[The Food of the Gods and How It Came to Earth by H.G. Wells]@TWC D-Link bookThe Food of the Gods and How It Came to Earth CHAPTER THE FIRST 9/39
It lay down along the valley beneath the beechwoods of the Hanger, a beading of thatched and red-tiled cottages--cottages with trellised porches and pyracanthus-lined faces, that clustered closer and closer as the road dropped from the yew trees by the church towards the bridge.
The vicarage peeped not too ostentatiously between the trees beyond the inn, an early Georgian front ripened by time, and the spire of the church rose happily in the depression made by the valley in the outline of the hills.

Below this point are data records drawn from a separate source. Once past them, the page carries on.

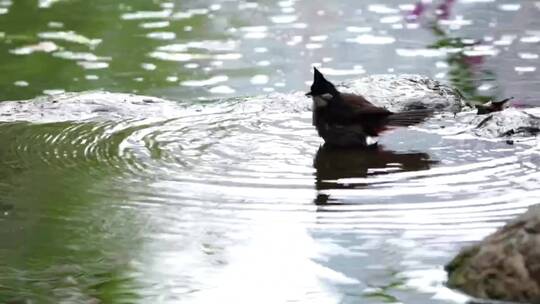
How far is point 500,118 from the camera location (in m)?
5.73

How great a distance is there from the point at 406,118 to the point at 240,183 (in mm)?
1168

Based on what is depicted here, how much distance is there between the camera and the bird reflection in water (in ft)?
16.4

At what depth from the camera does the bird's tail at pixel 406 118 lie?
5.61m

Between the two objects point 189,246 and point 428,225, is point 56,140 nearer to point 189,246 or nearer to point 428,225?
point 189,246

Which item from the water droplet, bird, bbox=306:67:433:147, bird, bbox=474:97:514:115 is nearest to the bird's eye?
bird, bbox=306:67:433:147

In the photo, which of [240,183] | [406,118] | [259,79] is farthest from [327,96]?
[259,79]

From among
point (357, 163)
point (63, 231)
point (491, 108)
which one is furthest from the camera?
point (491, 108)

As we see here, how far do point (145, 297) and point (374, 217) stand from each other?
1.10m

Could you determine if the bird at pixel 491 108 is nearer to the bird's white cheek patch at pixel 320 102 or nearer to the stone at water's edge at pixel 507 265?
the bird's white cheek patch at pixel 320 102

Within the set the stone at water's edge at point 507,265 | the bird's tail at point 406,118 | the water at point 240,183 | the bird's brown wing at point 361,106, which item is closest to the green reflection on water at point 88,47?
the water at point 240,183

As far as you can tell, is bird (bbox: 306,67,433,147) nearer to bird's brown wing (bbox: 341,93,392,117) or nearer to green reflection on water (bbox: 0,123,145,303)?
bird's brown wing (bbox: 341,93,392,117)

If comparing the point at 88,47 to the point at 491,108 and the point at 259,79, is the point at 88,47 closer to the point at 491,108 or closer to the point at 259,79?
the point at 259,79

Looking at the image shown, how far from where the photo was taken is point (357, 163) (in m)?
5.31

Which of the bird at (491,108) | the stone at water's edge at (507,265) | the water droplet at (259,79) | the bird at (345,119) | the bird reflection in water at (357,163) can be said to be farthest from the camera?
the water droplet at (259,79)
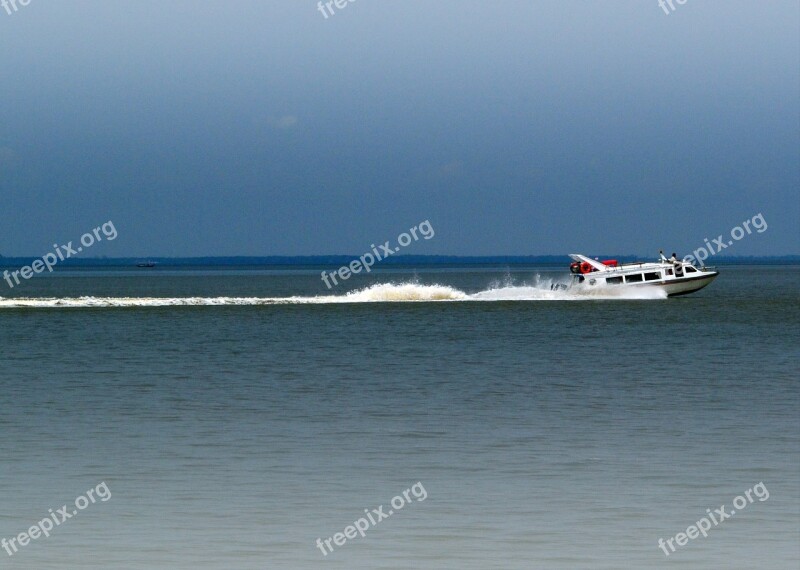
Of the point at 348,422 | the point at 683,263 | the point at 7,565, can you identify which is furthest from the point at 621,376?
the point at 683,263

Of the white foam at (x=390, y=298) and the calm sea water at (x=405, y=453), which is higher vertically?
the white foam at (x=390, y=298)

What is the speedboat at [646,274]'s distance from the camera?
266 feet

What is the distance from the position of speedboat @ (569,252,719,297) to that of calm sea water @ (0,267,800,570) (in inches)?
1333

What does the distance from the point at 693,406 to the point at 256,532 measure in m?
14.9

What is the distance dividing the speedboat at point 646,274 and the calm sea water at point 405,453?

A winding stream, a thin intermittency of sky blue and foam, glittered amidst a thick margin of reeds and loosestrife and overhanging willows, along the centre of a sinuous pennant of meadow. The whole prospect had that curiously English quality of ripened cultivation--that look of still completeness--that apes perfection, under the sunset warmth. And the Vicar too looked mellow.
He looked habitually and essentially mellow, as though he had been a mellow baby born into a mellow class, a ripe and juicy little boy.
One could see, even before he mentioned it, that he had gone to an ivy-clad public school in its anecdotage, with magnificent traditions, aristocratic associations, and no chemical laboratories, and proceeded thence to a venerable college in the very ripest Gothic.